# Task objective:
According to the text below on the FDA approval of Onivyde, what was the median overall survival in the NAPOLI-1 combination arm?

The FDA has approved Onivyde (irinotecan liposome injection), in combination with fluorouracil and leucovorin, to treat patients with advanced (metastatic) pancreatic cancer who have been previously treated with gemcitabine-based chemotherapy.
The therapy was approved based on the data from the phase 3 NAPOLI-1 trial, a 3-arm, randomized, open label study of patients with metastatic pancreatic adenocarcinoma whose cancer had grown after receiving the chemotherapeutic drug gemcitabine or a gemcitabine-based therapy.
Clinical Trial Data
NAPOLI-1 demonstrated a 1.9-month improvement in overall survival (OS) with the addition of Onivyde to 5-FU and leucovorin. In the combination arm, the median OS was 6.1 months compared with 4.2 months with 5-FU and leucovorin alone (HR, 0.57; 95% CI, 0.41-0.80; P = .0009).

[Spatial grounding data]
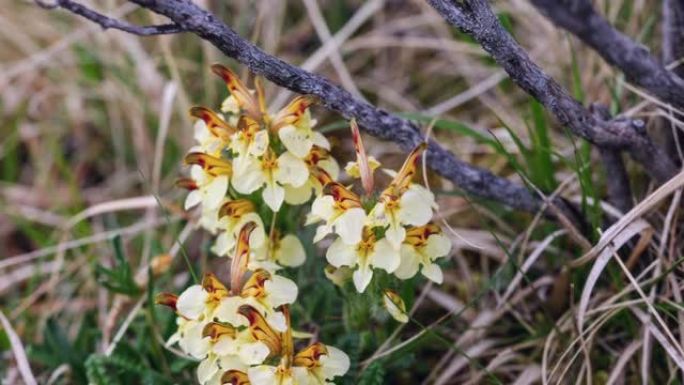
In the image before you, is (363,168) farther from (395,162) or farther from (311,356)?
(395,162)

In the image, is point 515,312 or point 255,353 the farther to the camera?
point 515,312

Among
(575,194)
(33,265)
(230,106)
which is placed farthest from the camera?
(33,265)

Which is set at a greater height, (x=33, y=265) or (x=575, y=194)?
(x=575, y=194)

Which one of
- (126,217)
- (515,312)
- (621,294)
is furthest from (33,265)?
(621,294)

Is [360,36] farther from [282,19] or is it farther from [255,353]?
[255,353]

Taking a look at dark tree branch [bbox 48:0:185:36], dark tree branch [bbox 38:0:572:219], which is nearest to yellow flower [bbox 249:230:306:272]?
dark tree branch [bbox 38:0:572:219]

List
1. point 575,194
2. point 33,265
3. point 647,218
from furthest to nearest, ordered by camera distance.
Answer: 1. point 33,265
2. point 575,194
3. point 647,218

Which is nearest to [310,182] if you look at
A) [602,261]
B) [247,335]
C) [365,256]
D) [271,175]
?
[271,175]
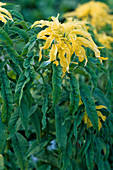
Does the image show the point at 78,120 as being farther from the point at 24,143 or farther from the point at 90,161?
the point at 24,143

# Output:
6.1 months